● TASK TO COMPLETE
Would you set down each line of the data below exactly?

● SUPPLIED DATA

*** Begin section ***

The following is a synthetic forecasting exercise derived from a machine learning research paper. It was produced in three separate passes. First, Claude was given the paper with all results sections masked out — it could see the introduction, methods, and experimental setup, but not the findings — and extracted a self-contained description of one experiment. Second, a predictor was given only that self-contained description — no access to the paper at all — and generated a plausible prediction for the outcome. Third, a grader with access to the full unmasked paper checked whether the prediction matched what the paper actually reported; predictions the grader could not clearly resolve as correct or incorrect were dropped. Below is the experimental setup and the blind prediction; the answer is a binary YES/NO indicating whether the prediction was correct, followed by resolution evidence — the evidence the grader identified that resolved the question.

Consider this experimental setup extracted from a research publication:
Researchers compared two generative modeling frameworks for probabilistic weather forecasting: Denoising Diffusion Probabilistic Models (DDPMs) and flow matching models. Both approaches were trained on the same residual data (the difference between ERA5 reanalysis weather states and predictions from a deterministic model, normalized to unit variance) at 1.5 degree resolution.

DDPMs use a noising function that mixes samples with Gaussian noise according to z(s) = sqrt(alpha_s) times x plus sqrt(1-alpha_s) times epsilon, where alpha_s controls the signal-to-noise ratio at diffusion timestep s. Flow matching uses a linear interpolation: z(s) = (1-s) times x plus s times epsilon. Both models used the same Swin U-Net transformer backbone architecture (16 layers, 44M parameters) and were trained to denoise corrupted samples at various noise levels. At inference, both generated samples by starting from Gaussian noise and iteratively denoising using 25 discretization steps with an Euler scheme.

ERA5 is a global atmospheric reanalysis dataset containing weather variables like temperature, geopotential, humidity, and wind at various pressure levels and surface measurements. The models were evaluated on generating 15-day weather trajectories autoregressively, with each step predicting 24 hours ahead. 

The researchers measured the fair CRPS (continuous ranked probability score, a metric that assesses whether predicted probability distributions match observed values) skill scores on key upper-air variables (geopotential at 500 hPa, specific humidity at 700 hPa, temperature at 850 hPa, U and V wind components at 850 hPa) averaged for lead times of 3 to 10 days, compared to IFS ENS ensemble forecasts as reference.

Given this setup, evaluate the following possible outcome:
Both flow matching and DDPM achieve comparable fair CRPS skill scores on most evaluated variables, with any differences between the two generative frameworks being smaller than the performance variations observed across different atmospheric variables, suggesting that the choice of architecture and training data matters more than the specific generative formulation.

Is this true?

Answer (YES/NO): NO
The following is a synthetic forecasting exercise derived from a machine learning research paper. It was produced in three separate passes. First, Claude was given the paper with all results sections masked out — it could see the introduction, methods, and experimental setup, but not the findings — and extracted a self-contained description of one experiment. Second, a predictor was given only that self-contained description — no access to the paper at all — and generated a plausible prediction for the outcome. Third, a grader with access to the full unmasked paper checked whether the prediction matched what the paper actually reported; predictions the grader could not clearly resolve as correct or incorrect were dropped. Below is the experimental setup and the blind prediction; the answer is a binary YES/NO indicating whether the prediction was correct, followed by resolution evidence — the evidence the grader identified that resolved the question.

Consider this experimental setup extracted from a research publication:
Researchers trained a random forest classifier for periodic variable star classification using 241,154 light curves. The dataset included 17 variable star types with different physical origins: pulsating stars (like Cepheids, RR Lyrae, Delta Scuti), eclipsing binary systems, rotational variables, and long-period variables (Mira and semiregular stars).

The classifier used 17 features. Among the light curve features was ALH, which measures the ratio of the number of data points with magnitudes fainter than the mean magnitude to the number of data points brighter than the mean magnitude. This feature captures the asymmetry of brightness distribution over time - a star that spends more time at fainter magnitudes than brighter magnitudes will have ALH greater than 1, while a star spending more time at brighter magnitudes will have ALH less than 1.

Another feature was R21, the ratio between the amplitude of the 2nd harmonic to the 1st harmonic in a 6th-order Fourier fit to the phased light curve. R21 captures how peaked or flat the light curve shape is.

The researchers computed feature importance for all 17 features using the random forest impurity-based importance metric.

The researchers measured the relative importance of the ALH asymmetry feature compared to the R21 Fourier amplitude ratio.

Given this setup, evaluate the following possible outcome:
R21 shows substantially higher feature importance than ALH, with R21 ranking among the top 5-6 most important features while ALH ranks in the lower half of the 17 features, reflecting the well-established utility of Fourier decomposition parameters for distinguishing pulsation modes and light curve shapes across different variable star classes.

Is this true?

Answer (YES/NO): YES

*** End section ***

● EXERCISE RESULT
The following is a synthetic forecasting exercise derived from a machine learning research paper. It was produced in three separate passes. First, Claude was given the paper with all results sections masked out — it could see the introduction, methods, and experimental setup, but not the findings — and extracted a self-contained description of one experiment. Second, a predictor was given only that self-contained description — no access to the paper at all — and generated a plausible prediction for the outcome. Third, a grader with access to the full unmasked paper checked whether the prediction matched what the paper actually reported; predictions the grader could not clearly resolve as correct or incorrect were dropped. Below is the experimental setup and the blind prediction; the answer is a binary YES/NO indicating whether the prediction was correct, followed by resolution evidence — the evidence the grader identified that resolved the question.

Consider this experimental setup extracted from a research publication:
Researchers compared two generative modeling frameworks for probabilistic weather forecasting: Denoising Diffusion Probabilistic Models (DDPMs) and flow matching models. Both approaches were trained on the same residual data (the difference between ERA5 reanalysis weather states and predictions from a deterministic model, normalized to unit variance) at 1.5 degree resolution.

DDPMs use a noising function that mixes samples with Gaussian noise according to z(s) = sqrt(alpha_s) times x plus sqrt(1-alpha_s) times epsilon, where alpha_s controls the signal-to-noise ratio at diffusion timestep s. Flow matching uses a linear interpolation: z(s) = (1-s) times x plus s times epsilon. Both models used the same Swin U-Net transformer backbone architecture (16 layers, 44M parameters) and were trained to denoise corrupted samples at various noise levels. At inference, both generated samples by starting from Gaussian noise and iteratively denoising using 25 discretization steps with an Euler scheme.

ERA5 is a global atmospheric reanalysis dataset containing weather variables like temperature, geopotential, humidity, and wind at various pressure levels and surface measurements. The models were evaluated on generating 15-day weather trajectories autoregressively, with each step predicting 24 hours ahead. 

The researchers measured the fair CRPS (continuous ranked probability score, a metric that assesses whether predicted probability distributions match observed values) skill scores on key upper-air variables (geopotential at 500 hPa, specific humidity at 700 hPa, temperature at 850 hPa, U and V wind components at 850 hPa) averaged for lead times of 3 to 10 days, compared to IFS ENS ensemble forecasts as reference.

Given this setup, evaluate the following possible outcome:
Both flow matching and DDPM achieve comparable fair CRPS skill scores on most evaluated variables, with any differences between the two generative frameworks being smaller than the performance variations observed across different atmospheric variables, suggesting that the choice of architecture and training data matters more than the specific generative formulation.

Is this true?

Answer (YES/NO): NO
The following is a synthetic forecasting exercise derived from a machine learning research paper. It was produced in three separate passes. First, Claude was given the paper with all results sections masked out — it could see the introduction, methods, and experimental setup, but not the findings — and extracted a self-contained description of one experiment. Second, a predictor was given only that self-contained description — no access to the paper at all — and generated a plausible prediction for the outcome. Third, a grader with access to the full unmasked paper checked whether the prediction matched what the paper actually reported; predictions the grader could not clearly resolve as correct or incorrect were dropped. Below is the experimental setup and the blind prediction; the answer is a binary YES/NO indicating whether the prediction was correct, followed by resolution evidence — the evidence the grader identified that resolved the question.

Consider this experimental setup extracted from a research publication:
Researchers trained a random forest classifier for periodic variable star classification using 241,154 light curves. The dataset included 17 variable star types with different physical origins: pulsating stars (like Cepheids, RR Lyrae, Delta Scuti), eclipsing binary systems, rotational variables, and long-period variables (Mira and semiregular stars).

The classifier used 17 features. Among the light curve features was ALH, which measures the ratio of the number of data points with magnitudes fainter than the mean magnitude to the number of data points brighter than the mean magnitude. This feature captures the asymmetry of brightness distribution over time - a star that spends more time at fainter magnitudes than brighter magnitudes will have ALH greater than 1, while a star spending more time at brighter magnitudes will have ALH less than 1.

Another feature was R21, the ratio between the amplitude of the 2nd harmonic to the 1st harmonic in a 6th-order Fourier fit to the phased light curve. R21 captures how peaked or flat the light curve shape is.

The researchers computed feature importance for all 17 features using the random forest impurity-based importance metric.

The researchers measured the relative importance of the ALH asymmetry feature compared to the R21 Fourier amplitude ratio.

Given this setup, evaluate the following possible outcome:
R21 shows substantially higher feature importance than ALH, with R21 ranking among the top 5-6 most important features while ALH ranks in the lower half of the 17 features, reflecting the well-established utility of Fourier decomposition parameters for distinguishing pulsation modes and light curve shapes across different variable star classes.

Is this true?

Answer (YES/NO): YES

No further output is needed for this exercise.